Do we want to call it populism? Agree. But what was the alternative on the electoral market? The bad result of the Democratic Party represents the logical consequence of a perhaps irremediable political decline. I could dwell on the party of the Ztl, on the substantial indifference towards old and new dynamics of the world of work, on the social autism of a force crouched in the living rooms and absent from the streets, on the self-preservation of management groups dedicated exclusively to ensuring their own survival (also economic), but I prefer to focus on his strategy in the South. Enrico Letta, even knowing he was facing a defeat, chose to make an agreement with Vincenzo De Luca – giving him a significant part of the Campania colleges – instead of taking advantage of the opportunity to give a signal of discontinuity with the autocratic methods of the governor. The outcome of this pact is now under everyone’s eyes: De Luca takes home the election of his son Piero, the only thing that really interested him, after putting him in the warmth of the proportional lists. The rest of the competition, for the Democrats, takes the shape of a catastrophe. The governor collects a resounding blow in his Salerno, conquered by the right hand of Edmondo Cirielli, a historic opponent, and among many he leaves on the field Fulvio Bonavitacola, vice president of the Region, and Luca Cascone, one of his closest collaborators at Palazzo Santa Lucia. Even the Five Stars give him a slap in the family countryside by winning a seat.

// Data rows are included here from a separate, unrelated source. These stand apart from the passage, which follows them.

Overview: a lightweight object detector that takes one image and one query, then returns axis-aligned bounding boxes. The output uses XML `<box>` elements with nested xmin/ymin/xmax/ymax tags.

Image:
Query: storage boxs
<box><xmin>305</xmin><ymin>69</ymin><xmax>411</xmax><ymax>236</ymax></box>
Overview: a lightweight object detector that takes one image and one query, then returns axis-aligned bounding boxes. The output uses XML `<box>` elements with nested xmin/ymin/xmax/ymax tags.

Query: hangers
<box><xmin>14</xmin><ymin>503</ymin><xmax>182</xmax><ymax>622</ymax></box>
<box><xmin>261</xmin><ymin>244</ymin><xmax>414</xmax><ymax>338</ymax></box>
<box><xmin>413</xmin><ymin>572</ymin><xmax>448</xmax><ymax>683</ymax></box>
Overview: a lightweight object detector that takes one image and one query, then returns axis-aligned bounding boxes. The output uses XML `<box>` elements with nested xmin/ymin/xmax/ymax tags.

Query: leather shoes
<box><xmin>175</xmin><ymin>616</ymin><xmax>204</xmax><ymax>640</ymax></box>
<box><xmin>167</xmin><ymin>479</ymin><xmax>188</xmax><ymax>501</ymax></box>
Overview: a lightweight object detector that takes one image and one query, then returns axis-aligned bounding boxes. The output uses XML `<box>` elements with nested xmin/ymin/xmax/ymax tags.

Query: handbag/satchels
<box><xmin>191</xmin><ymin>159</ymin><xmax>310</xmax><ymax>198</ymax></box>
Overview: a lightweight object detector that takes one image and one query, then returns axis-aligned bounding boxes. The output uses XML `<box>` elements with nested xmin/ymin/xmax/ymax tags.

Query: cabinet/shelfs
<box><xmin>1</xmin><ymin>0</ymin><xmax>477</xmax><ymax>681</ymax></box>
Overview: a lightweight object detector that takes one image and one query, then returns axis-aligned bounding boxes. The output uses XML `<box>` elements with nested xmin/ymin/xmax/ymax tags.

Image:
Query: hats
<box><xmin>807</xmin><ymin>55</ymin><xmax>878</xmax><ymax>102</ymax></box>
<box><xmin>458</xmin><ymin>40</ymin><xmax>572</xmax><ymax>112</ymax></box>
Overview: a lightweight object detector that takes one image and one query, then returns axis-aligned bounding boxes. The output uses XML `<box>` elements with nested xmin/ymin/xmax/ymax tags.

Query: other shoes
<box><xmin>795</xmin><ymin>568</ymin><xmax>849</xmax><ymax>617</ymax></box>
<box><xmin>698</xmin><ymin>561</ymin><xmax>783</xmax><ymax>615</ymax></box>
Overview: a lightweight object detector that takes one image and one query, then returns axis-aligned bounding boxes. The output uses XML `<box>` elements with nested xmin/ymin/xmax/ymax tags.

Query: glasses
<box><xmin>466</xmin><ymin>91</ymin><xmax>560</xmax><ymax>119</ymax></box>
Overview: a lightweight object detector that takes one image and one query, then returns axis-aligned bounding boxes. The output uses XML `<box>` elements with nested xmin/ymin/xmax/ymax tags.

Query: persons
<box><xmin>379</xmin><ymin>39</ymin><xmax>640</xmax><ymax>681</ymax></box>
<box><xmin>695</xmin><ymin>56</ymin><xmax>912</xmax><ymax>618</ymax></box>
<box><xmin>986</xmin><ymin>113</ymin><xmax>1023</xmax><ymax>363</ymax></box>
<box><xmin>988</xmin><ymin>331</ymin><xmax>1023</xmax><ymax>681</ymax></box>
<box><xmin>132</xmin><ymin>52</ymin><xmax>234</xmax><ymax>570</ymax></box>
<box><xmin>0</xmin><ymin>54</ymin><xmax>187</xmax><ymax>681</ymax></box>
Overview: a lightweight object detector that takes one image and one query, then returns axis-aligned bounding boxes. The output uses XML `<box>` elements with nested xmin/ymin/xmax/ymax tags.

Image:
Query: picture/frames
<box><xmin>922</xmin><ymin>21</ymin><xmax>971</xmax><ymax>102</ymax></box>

Those who know the stories of the Campanian Democratic Party are well aware that De Luca brings hay only to himself, because the (increasingly less) consensus he has is based on the donation of public resources with private criteria. How could Letta have imagined that, on the contrary, he would provide him with a pool of opinion votes that he never had, except at the beginning of the pandemic? It is plausible that Sunday’s defeat announces the governor’s political requiem, the farewell to dreams of a third term or family succession. However, the glaring mistake made by the national and local leadership of the Democratic Party clearly shows the self-referentiality and conservatism of a party that voters, rightly or wrongly, consider more like a power bloc than a political organization. It seems clear that the path of the reformists is all uphill and the summit is very far away. But, since democracy is not an option, a new season begins that the free press and all information will have to follow with extreme attention and, in the same way, without any prejudice. The Corriere del Mezzogiorno do its part as, I believe, it has always done in recent years. It is not a sad day for Italy, as Enrico Letta and Debora Serracchiani affirmed, because the parliamentary majority is the result of a democratic vote, not an abuse of power. It would be enough to start from here to restore its place to politics.